Volume 83, January 2020, Pages 44-55
Brain, Behavior, and Immunity

Environmental influences on placental programming and offspring outcomes following maternal immune activation

https://doi.org/10.1016/j.bbi.2019.08.192Get rights and content

Highlights

  • We test if environmental enrichment mitigates maternal, placental and fetal responses to inflammation.

  • Maternal plasma corticosterone and interleukin-1β were elevated 3 h following LPS challenge.

  • LPS-induced decreases in placental Hsd11b2 suggest disturbances in glucocorticoid metabolism.

  • Enrichment mitigated placental, but not maternal, glucocorticoid implications of inflammation.

  • Social discrimination ability was impaired in LPS exposed offspring. Enrichment attenuated this.
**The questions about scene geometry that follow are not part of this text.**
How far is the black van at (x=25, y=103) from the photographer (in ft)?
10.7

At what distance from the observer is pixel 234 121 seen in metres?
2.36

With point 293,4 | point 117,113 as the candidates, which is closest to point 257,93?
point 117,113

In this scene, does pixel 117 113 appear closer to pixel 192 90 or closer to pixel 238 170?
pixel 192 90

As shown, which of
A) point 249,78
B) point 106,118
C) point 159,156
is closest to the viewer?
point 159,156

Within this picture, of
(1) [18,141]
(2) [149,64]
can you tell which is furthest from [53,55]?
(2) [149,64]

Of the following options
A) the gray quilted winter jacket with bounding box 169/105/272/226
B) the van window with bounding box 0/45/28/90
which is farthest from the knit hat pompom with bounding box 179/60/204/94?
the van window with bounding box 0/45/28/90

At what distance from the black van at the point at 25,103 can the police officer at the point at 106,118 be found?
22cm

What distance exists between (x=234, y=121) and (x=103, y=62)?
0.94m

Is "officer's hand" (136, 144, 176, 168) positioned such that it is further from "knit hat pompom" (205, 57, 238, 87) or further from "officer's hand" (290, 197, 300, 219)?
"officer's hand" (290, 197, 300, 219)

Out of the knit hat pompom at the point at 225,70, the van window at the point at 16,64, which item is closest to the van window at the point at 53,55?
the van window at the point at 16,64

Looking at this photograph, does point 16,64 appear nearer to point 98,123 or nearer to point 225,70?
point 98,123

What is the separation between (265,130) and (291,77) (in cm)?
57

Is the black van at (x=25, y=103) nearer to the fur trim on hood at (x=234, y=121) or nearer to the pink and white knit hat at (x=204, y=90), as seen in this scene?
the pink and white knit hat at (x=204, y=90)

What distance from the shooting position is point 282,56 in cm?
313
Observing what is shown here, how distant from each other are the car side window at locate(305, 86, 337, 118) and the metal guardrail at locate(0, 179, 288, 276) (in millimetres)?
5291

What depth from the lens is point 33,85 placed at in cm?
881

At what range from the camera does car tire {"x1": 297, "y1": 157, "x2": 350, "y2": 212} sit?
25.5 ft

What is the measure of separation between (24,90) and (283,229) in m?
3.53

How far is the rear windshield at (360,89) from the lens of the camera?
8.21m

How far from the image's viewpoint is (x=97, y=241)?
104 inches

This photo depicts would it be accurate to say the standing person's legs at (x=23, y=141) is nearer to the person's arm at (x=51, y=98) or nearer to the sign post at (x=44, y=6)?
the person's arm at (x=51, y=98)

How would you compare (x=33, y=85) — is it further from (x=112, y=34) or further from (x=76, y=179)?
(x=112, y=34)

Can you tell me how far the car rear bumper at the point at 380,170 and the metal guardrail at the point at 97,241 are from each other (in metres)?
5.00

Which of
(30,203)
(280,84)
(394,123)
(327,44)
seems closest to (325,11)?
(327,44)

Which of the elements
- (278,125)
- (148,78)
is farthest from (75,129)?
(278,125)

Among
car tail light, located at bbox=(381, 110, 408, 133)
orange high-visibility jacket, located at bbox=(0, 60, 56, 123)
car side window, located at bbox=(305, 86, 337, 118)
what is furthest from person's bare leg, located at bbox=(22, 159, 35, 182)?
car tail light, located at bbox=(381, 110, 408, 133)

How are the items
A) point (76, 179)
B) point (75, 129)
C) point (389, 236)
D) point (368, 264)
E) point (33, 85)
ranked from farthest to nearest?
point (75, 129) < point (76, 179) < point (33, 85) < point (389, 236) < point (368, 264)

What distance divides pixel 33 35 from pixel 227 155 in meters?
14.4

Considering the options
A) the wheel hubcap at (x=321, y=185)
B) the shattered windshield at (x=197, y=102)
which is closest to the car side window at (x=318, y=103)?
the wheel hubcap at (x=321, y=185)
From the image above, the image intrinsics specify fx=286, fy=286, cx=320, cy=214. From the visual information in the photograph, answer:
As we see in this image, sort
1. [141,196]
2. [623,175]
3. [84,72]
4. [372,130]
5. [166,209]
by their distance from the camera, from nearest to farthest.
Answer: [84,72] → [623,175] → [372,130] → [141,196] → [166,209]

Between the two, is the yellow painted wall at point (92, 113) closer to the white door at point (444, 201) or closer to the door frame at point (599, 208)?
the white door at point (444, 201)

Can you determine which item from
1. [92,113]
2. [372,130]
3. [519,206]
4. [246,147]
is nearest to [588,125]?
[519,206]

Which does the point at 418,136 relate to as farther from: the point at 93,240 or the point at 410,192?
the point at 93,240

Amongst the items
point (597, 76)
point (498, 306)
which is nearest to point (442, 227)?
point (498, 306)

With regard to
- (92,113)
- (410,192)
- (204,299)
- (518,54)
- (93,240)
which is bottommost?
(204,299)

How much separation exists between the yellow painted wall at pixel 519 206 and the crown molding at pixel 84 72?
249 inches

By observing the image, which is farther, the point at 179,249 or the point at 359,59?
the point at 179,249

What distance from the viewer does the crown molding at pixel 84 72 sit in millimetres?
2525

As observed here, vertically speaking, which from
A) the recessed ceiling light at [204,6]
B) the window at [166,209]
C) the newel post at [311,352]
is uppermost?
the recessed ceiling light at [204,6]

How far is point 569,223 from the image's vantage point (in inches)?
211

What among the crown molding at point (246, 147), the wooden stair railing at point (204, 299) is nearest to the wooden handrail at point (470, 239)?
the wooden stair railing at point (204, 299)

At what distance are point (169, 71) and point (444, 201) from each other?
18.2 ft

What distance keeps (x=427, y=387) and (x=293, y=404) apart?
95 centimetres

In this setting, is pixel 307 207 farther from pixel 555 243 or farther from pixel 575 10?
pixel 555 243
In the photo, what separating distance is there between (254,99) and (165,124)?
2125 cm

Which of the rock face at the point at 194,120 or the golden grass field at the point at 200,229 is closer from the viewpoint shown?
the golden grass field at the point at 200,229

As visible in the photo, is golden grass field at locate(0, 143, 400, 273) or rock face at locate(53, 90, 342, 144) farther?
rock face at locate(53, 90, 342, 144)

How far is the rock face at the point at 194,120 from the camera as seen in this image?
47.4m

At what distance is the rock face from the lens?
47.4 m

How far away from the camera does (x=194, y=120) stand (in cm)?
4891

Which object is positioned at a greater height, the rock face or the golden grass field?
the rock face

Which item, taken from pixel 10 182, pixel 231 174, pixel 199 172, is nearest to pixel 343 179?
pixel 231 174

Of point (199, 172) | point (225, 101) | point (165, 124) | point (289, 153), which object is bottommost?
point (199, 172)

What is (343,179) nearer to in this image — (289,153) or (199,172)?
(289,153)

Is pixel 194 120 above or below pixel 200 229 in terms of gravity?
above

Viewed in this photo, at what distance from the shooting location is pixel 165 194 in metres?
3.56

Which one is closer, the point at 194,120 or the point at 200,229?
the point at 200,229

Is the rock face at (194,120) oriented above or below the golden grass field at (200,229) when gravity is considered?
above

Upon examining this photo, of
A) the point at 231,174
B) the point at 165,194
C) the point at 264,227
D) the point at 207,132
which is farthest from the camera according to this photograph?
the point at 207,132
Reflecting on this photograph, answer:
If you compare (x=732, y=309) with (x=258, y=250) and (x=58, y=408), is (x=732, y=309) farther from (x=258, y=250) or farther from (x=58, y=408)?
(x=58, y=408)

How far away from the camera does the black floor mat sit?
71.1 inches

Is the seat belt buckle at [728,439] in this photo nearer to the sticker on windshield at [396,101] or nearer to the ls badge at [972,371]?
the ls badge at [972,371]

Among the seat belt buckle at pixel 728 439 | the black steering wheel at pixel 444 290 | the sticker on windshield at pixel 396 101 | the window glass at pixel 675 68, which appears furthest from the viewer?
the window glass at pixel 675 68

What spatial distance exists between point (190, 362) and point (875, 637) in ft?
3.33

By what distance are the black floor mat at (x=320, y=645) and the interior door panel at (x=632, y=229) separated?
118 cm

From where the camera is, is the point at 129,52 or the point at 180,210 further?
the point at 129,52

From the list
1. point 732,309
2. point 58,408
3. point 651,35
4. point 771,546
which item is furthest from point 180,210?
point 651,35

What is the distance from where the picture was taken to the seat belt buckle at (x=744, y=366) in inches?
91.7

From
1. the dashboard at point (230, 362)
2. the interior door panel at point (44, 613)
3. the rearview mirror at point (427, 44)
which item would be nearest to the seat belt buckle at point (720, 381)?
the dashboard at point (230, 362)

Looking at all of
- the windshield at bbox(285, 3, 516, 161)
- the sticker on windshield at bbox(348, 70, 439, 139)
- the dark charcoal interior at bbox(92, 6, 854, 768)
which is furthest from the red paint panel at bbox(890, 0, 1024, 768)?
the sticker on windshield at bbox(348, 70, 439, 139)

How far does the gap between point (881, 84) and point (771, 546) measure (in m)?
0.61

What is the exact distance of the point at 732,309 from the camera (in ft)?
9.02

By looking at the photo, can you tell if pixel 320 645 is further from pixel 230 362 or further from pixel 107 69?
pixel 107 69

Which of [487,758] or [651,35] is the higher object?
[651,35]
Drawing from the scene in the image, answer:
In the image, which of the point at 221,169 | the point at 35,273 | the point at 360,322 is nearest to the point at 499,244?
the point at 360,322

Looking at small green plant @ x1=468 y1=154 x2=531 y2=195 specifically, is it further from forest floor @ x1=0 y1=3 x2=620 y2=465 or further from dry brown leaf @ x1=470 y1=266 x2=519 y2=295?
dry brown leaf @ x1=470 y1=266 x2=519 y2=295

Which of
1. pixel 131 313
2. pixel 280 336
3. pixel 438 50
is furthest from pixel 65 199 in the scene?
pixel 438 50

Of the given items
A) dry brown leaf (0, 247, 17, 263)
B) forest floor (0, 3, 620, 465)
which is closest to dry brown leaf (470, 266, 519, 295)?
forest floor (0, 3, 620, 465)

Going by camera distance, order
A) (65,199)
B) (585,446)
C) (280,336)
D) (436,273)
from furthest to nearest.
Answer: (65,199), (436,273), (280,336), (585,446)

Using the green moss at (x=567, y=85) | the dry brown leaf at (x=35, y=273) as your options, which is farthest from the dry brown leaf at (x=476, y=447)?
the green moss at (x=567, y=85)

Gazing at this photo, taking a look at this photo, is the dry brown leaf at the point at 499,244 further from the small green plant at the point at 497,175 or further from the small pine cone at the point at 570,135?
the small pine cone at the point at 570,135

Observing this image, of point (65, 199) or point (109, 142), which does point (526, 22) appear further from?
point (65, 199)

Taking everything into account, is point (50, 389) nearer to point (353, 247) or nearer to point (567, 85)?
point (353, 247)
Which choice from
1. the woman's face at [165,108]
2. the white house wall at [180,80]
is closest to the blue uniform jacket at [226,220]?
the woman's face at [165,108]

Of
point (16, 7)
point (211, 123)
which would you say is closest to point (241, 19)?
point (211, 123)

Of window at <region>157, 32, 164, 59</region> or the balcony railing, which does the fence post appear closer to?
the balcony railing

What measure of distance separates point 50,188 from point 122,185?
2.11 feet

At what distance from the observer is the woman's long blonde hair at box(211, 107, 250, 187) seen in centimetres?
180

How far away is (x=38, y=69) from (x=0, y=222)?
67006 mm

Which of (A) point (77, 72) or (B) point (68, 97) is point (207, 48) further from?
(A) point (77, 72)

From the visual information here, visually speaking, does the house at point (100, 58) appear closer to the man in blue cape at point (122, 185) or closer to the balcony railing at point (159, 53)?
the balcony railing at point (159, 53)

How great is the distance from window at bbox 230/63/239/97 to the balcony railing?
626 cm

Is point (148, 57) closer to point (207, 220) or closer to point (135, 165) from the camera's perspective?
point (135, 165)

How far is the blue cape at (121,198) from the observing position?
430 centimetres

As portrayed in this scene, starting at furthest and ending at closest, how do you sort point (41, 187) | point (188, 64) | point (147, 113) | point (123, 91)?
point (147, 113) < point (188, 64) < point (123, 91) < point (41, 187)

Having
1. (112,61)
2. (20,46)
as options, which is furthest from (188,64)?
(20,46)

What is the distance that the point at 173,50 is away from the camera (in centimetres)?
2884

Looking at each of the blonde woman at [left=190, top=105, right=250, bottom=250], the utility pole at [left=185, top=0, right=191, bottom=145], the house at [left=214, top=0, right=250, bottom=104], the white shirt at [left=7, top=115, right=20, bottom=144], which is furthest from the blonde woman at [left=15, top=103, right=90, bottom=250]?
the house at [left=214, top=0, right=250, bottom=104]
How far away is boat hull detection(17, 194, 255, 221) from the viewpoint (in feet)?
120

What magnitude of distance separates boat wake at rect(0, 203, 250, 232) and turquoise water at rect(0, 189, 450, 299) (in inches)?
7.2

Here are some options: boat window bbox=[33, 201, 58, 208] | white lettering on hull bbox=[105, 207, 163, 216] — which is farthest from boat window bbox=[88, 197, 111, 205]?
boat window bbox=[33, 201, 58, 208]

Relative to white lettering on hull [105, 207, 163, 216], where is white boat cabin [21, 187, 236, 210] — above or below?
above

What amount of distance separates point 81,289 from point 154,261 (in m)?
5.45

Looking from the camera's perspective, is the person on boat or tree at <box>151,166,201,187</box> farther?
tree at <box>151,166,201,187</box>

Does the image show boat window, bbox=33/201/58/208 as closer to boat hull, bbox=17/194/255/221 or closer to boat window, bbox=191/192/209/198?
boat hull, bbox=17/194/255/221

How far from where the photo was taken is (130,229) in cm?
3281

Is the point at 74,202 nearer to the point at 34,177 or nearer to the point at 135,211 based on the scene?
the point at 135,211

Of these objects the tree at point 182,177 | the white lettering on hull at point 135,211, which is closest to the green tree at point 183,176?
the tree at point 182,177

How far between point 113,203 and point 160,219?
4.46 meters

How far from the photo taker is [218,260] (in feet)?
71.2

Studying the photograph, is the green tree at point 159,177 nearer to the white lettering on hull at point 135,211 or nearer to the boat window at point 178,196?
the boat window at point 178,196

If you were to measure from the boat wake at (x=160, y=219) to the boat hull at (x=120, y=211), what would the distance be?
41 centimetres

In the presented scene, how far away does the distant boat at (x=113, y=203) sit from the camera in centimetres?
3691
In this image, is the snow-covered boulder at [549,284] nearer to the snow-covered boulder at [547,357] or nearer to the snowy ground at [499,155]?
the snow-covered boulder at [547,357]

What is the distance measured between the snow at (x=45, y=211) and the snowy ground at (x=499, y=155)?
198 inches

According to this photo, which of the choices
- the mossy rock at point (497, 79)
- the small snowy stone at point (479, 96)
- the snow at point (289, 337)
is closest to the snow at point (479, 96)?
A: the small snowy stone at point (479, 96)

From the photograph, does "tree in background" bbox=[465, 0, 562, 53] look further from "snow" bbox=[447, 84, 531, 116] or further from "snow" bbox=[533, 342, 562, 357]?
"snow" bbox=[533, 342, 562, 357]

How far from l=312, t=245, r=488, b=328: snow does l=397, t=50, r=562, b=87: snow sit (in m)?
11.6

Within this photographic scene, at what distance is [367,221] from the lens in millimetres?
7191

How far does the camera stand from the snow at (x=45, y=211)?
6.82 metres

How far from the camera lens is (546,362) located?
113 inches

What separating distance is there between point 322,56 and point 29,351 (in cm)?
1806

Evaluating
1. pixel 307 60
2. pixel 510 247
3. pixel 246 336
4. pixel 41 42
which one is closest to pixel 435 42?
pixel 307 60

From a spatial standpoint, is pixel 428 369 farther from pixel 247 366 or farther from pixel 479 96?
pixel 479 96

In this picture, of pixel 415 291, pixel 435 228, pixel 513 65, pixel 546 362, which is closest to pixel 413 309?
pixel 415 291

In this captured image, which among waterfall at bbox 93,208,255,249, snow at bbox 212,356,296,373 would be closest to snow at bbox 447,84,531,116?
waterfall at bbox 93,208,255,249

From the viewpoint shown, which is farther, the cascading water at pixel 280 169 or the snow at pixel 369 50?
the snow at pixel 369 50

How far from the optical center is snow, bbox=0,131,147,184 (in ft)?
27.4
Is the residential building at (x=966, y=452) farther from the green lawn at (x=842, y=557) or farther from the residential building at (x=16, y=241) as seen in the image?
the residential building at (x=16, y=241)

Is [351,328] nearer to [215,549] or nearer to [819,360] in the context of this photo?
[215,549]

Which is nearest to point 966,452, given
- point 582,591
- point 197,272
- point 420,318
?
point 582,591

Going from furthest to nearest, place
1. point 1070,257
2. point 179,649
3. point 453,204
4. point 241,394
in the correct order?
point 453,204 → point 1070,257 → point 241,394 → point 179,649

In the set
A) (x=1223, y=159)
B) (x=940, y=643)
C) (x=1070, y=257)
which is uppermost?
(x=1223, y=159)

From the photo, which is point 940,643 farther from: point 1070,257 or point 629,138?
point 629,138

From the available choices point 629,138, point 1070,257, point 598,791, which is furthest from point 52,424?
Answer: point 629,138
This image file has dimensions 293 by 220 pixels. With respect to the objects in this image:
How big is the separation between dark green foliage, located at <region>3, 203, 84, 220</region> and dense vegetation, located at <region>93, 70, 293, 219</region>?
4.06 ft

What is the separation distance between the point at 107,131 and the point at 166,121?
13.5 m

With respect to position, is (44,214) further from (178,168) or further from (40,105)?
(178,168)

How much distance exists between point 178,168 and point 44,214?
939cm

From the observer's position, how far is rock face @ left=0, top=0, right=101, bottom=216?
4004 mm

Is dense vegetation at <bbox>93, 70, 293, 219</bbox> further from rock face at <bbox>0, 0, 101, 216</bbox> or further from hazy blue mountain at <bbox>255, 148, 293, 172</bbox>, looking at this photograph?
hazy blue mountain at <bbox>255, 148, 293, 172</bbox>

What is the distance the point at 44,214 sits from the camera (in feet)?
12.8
  • Placental epigenetic machinery were affected as a consequence of environmental experience and sex.

Abstract

Adverse experiences during pregnancy induce placental programming, affecting the fetus and its developmental trajectory. However, the influence of ‘positive’ maternal experiences on the placenta and fetus remain unclear. In animal models of early life stress, environmental enrichment (EE) has ameliorated and even prevented associated impairments in brain and behavior. Here, using a maternal immune activation (MIA) model in rats, we test whether EE attenuates maternal, placental and/or fetal responses to an inflammatory challenge, thereby offering a mechanism by which fetal programming may be prevented. Moreover, we evaluate life-long EE exposure on offspring development and examine a constellation of genes and epigenetic writers that may protect against MIA challenges. In our model, maternal plasma corticosterone and interleukin-1β were elevated 3 h after MIA, validating the maternal inflammatory response. Evidence for developmental programming was demonstrated by a simultaneous decrease in the placental enzymes Hsd11b2 and Hsd11b2/Hsd11b1, suggesting disturbances in glucocorticoid metabolism. Reductions of Hsd11b2 in response to challenge is thought to result in excess glucocorticoid exposure to the fetus and altered glucocorticoid receptor expression, increasing susceptibility to behavioral impairments later in life. The placental, but not maternal, glucocorticoid implications of MIA were attenuated by EE. There were also sustained changes in epigenetic writers in both placenta and fetal brain as a consequence of environmental experience and sex. Following MIA, both male and female juvenile animals were impaired in social discrimination ability. Life-long EE mitigated these impairments, in addition to the sex specific MIA associated disruptions in central Fkbp5 and Oprm1. These data provide the first evidence that EE protects placental functioning during stressor exposure, underscoring the importance of addressing maternal health and well-being throughout pregnancy. Future work must evaluate critical periods of EE use to determine if postnatal EE experience is necessary, or if prenatal exposure alone is sufficient to confer protection.

Introduction

While epidemiological evidence supports an association between maternal infection during pregnancy and risk for central nervous system disorders in offspring (Knuesel et al., 2014), preclinical studies are well poised to inform our mechanistic understanding of these inflammatory mediated outcomes. Indeed, these models have clearly implicated maternal immune activation (MIA) to several neurobiological disruptions that mimic clinical psychiatric pathology (Gumudoglu and Stevens, 2018). For example, MIA is associated with the manifestation of a heterogeneous set of symptoms, including social and cognitive impairments in the offspring later in life, many of which reportedly occur in a sex-dependent manner (CDC, 2014, Kim et al., 2015, Meyer, 2014; Reisinger et al., 2015, Zhang et al., 2012).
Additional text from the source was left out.